The appeals justices agreed to the extradition of the three officers on charges of attempting to flout the constitution, abolish Parliament and for taking a helicopter through use of force. They rejected extradition on a charge of attempted murder against the Turkish president.
Meanwhile, an appeal against the decision refusing the extradition of the first group of three was lodged by the head of the appeals prosecutors’ department on Tuesday. Following the appeal, their case will be considered again before the Supreme Court. Under the law, the Supreme Court must issue an irrevocable ruling concerning the fate of the three officers facing extradition within eight days.
During Tuesday’s hearing, the public prosecutor in charge of the case again recommended that the justices refuse extradition, saying that the three officers will “almost certainly be subjected to torture and humiliating treatment” if they are handed over to Turkish authorities. She cited similar treatment in the cases of other members of the Turkish military now being held in Turkey, including some that were killed.

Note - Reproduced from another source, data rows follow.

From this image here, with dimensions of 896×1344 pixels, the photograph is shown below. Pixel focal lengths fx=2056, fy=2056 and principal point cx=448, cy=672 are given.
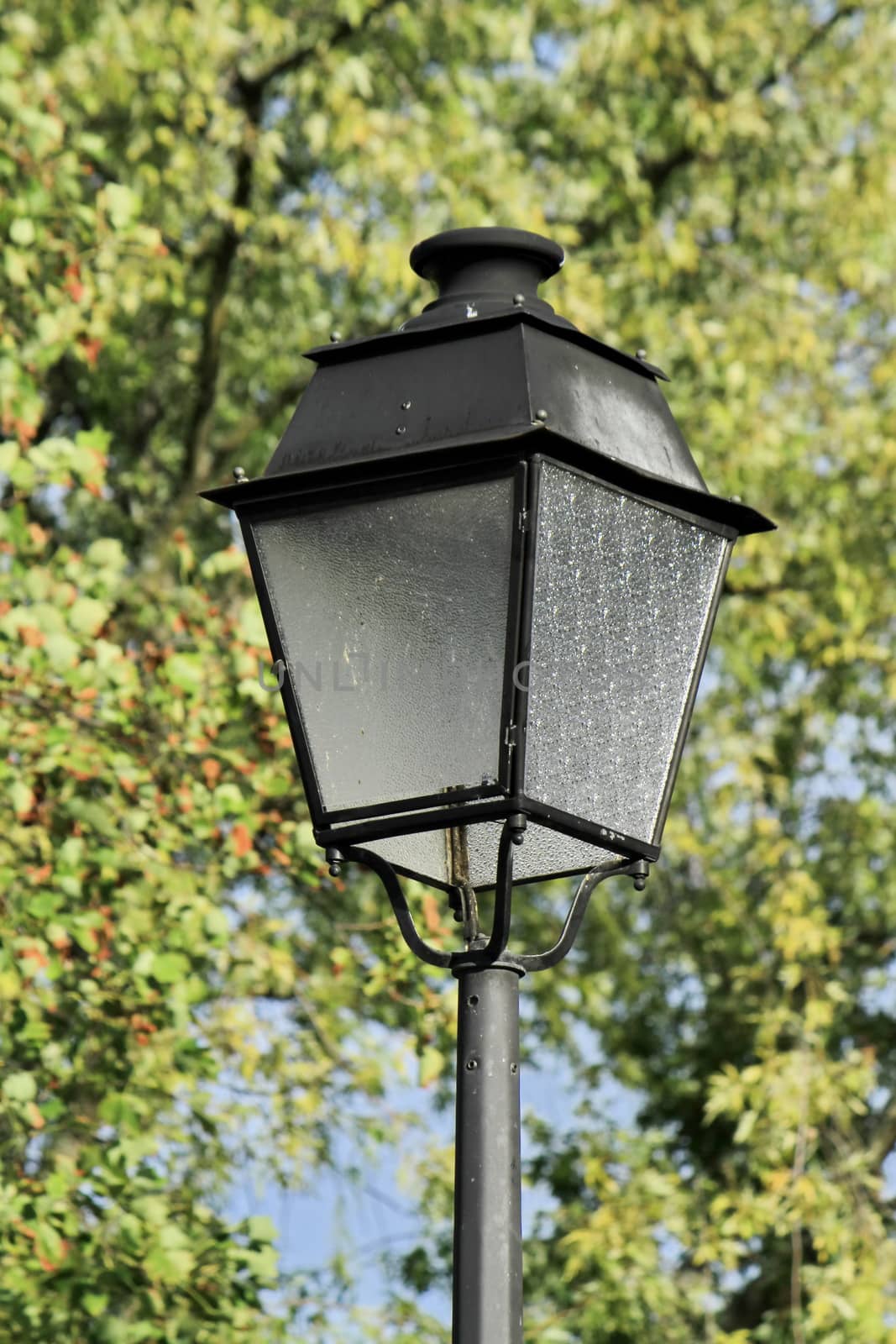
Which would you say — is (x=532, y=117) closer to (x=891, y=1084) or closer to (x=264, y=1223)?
(x=891, y=1084)

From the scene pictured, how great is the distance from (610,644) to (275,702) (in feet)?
12.8

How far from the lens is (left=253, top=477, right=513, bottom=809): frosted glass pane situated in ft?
9.19

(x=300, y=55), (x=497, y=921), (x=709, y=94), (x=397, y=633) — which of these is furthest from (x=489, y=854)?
(x=709, y=94)

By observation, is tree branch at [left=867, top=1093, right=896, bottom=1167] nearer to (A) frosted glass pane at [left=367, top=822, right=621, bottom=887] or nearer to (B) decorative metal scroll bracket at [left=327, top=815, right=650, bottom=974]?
(A) frosted glass pane at [left=367, top=822, right=621, bottom=887]

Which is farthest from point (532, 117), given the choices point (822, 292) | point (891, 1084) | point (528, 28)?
point (891, 1084)

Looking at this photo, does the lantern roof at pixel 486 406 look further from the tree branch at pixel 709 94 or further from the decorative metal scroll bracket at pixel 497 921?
the tree branch at pixel 709 94

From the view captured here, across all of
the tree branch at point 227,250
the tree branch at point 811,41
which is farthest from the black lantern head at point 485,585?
the tree branch at point 811,41

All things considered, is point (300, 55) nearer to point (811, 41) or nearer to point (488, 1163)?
point (811, 41)

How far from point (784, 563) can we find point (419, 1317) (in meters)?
4.42

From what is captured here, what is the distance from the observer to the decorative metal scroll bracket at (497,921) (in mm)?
2789

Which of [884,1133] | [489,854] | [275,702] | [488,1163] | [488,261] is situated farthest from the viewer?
[884,1133]

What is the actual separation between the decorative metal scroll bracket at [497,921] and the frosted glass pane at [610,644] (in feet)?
0.31

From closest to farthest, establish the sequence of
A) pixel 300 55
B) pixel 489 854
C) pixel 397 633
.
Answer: pixel 397 633, pixel 489 854, pixel 300 55

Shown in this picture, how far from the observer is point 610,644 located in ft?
9.62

She also criticized the evidence in the file sent by Turkish authorities to request extradition, noting that this was vague “and more like a journalist’s description than a legal document.”
The three officers denied taking part in the coup and said they would not be given a fair trial if returned to Turkey. They noted that their families had been persecuted after the coup, including being dismissed from their jobs and denied access to their bank accounts.
The three were among a group of eight Turkish military officers that commandeered a Turkish helicopter and sought refuge in Greece on the morning after the July 15 coup.
Still pending is a hearing to consider the extradition of the last two of the eight officers, scheduled to take place before the Appeals Justices’ Council on Thursday.